* **Page extract**
──────────────────────────────
The guilty verdict returned in this case indicates that the trial court rejected the defendant's accident theory. The court clearly determined that the defendant struck multiple blows that injured the victim and that he intended serious bodily injury to result therefrom. In dismissing self-defense as an implausible theory, the court noted that even if the victim began slapping the defendant, he simply had to step away from her car to "be out of the situation." The trial court then found the defendant guilty, concluding: "But you proceeded to break her nose. And, I don't believe for a second that was a stray elbow. That may have been the elbow blow across her face. But she has two black eyes, a broken nose, multiple contusions and bruises." On appeal, this court will not assess the credibility of witnesses or reweigh the evidence to overturn a fact finder's determination of guilt. State v. Creel, 540 So.2d 511, 514 (La.App. 1 Cir. 1989).

The circumstantial evidence also supported the State's case. The photographs (State Exhibits 1 and 2) and medical records (State Exhibit 3) introduced into evidence corroborated the victim's testimony that she suffered a beating involving multiple blows and resulting in a broken nose and other bruises. Under these circumstances, we find the State proved the defendant possessed the specific intent necessary to support a conviction of second degree battery.
──────────────────────────────
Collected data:
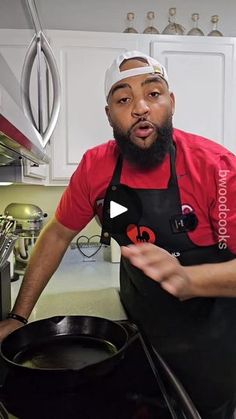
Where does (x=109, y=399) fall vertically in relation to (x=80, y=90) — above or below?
below

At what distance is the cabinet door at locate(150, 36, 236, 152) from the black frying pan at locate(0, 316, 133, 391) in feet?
4.20

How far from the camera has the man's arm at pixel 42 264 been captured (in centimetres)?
99

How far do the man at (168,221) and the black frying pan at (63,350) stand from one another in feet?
0.32

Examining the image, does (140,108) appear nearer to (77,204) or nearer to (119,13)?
(77,204)

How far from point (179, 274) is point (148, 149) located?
49 centimetres

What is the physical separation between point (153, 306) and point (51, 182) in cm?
103

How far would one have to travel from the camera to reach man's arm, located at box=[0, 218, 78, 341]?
3.23 feet

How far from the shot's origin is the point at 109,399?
62cm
──────────────────────────────
* **Work order A**
In the court opinion excerpt, what injuries did the trial court say the victim had?
* **Work order B**
Continue the court opinion excerpt from the end of its last paragraph.

* **Task output A**
Two black eyes, a broken nose, multiple contusions and bruises.

* **Task output B**
After a careful review of the record, we conclude that a rational trier of fact, viewing all of the evidence as favorable to the prosecution as any rational fact finder can, could have concluded that the State proved beyond a reasonable doubt, and to the exclusion of every reasonable hypothesis of innocence, that the defendant was guilty of second degree battery.

This assignment of error is without merit.

ARTICLE 930.8 NOTICE

The defendant notes a discrepancy between the minutes and the transcript. According to the minutes, the trial court advised him of the two-year time limitation contained in La. Code Crim. P. art. 930.8 for the filing of post-conviction relief applications. However, as the defendant correctly notes, the sentencing transcript reflects no such advice.

As the issue has been raised herein, it is apparent that the defendant has notice of the limitation period and/or has an attorney who is in a position to provide him with such notice. Although we have done so in the past, we decline to remand for the trial court to provide such notice. Instead, out of an abundance of caution, and in the interest of judicial economy, we note that Article 930.8A generally provides that no application for post-conviction relief, including applications that seek an out-of-time appeal, shall be considered if it is filed more than two years after the judgment of conviction and sentence has become final under the provisions of La. Code Crim. P. arts. 914 or 922. See State v. Godbolt, 2006-0609, pp. 7-8 (La.App. 1 Cir. 11/3/06), ___ So.2d ___, ___, 2006 WL 3103380. However, the precatory language of La. Code of Crim. P. art. 930.8A does not bestow an enforceable right on an individual defendant. Failure of a trial court to give an Article 930.8A notice has no bearing on the validity of the sentence imposed, and is not grounds for reversal of the sentence or a remand for resentencing. Id.

DECREE

We affirm the defendant's conviction and sentence.

CONVICTION AND SENTENCE AFFIRMED


Summaries of

State v. Alcorn

Court of Appeal of Louisiana, First Circuit
Feb 9, 2007
949 So. 2d 675 (La. Ct. App. 2007)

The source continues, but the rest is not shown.